Recorded data Start Marker
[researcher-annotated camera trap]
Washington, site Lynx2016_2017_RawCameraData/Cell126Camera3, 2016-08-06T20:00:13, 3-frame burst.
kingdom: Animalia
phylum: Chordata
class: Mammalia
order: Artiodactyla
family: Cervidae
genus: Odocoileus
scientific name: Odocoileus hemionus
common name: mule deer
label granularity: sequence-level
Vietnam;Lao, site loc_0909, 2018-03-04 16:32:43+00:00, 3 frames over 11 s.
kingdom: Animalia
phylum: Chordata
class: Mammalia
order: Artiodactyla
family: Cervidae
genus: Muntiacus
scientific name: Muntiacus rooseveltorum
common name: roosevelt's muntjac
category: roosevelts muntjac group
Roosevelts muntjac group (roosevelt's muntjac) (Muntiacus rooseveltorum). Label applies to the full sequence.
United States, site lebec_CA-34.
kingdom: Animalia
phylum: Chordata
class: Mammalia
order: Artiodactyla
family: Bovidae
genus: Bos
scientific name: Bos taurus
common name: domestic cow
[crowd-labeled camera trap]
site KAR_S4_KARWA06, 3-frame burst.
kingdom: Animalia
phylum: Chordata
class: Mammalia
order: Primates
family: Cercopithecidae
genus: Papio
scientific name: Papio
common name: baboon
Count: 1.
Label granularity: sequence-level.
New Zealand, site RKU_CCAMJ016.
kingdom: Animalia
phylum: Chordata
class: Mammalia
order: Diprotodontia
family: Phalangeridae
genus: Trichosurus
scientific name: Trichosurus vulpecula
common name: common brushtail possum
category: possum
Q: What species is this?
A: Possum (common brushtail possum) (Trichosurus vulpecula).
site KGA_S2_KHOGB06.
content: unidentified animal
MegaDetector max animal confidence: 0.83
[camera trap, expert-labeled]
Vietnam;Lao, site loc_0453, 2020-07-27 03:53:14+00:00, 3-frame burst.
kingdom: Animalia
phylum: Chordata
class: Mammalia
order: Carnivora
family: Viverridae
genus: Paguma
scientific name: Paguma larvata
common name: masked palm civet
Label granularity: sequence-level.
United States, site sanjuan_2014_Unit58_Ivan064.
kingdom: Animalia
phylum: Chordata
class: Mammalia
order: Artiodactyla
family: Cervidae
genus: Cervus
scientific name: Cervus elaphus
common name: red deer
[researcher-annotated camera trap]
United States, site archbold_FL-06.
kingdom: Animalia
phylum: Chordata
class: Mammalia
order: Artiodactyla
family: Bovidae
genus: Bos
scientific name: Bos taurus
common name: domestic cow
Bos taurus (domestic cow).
Recorded data End Marker
> **Description of the task**: In the entries above, count each line that includes "site" and report the total with no other text.

> **Response to the task**: 9